Following the 7.30 appearance of the most recent Black Mass trailer I wrote that “the assumption, of course, is that Johnny ‘Alaskan husky eyes’ Depp will slam it out of park as Whitey Bulger.” And the early Venice Film Festival reviews suggest that Depp’s performance as the notorious, now-incarcerated Boston crime lord is quite the thing. The Hollywood Reporter‘s Todd McCarthy writes that “long-time Depp fans who might have lately given up hope of his doing something interesting anytime soon will especially appreciate his dive into the deep end here.” But in the view of Indiewire‘s Jessica Kiang, the performance is hindered by excessive makeup.

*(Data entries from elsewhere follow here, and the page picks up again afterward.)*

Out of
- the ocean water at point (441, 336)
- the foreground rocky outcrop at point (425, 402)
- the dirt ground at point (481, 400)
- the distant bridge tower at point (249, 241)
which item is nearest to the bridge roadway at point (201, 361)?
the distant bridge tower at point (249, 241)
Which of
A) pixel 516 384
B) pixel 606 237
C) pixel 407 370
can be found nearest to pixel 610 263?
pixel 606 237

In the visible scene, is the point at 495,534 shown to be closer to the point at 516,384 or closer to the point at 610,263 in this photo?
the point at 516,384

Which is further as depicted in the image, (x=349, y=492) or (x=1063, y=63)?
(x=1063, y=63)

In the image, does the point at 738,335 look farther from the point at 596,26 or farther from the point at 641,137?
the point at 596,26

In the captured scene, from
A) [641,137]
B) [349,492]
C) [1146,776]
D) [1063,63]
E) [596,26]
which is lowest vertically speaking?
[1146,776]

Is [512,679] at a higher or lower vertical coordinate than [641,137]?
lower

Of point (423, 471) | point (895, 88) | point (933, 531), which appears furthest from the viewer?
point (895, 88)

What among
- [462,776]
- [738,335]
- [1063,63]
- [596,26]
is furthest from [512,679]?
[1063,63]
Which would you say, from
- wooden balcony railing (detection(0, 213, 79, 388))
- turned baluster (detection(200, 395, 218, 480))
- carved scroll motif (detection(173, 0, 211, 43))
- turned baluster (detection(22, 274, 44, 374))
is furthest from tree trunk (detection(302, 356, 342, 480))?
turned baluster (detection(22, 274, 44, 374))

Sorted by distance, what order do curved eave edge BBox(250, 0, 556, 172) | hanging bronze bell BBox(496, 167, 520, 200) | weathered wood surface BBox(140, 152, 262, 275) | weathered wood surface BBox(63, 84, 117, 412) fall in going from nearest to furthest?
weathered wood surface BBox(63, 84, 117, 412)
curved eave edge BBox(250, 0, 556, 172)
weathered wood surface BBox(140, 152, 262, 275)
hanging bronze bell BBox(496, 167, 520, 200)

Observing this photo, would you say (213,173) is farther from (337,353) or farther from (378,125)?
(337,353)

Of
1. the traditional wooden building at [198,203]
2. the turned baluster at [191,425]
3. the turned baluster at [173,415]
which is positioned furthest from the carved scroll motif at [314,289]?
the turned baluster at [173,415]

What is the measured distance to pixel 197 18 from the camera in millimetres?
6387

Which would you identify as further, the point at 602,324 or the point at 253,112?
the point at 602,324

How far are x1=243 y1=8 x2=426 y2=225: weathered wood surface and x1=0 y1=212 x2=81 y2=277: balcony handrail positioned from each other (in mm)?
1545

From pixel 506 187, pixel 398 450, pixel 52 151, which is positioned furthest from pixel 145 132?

“This is certainly the most interesting thing [Depp has] done in ages, and he never feels less than committed — and no doubt there will be those who’ll champion it as such,” she writes. “But…Depp is encased in a helmet of make-up and prosthetics [that] make him look by turns ghostly, corpse-like, lizardy and sometimes like a literal incarnation of the devil. It makes him fascinating to look at, but maybe for the wrong reasons — ones that have nothing to do with the quality of his performance or the menace and charisma he exudes, and more to do with trying to locate the single element that almost but doesn’t quite gel.

“Is it the too-light contacts with their unchanging beady pupils? Is it his odd, never totally convincing hairline? Is it the fact that his forehead seems peculiarly immobile? This feels like a rare case where a live action performance falls into what animators call the ‘uncanny valley‘ — the narrow but unbridgeable gap that exists between something realistic and something real.”

This extra-terrestrial with the husky eyes appearance has been bothering me all along, I must say. The hair looks too damn tidy. Did Whitey Bulger really use extra-hold hair spray? In all the trailers Depp looks at the very least like he’s just spent a good four or five hours in the makeup chair. And this interferes, of course, with what any performance tries to do, which is to make you forget that you’re watching one.

I’d like to get on the Black Mass bandwagon and forgive Deep for all those godawful Pirates of the Caribbean flicks (okay, the first was less agonizing that the ones that followed) and all those Tim Burton collaborations that didn’t quite ring anyone’s bell, and I’d like to feel those “Depp-arted” vibes…but we’ll see. Black Mass screens in Telluride for the first time tomorrow night at 9:45 pm.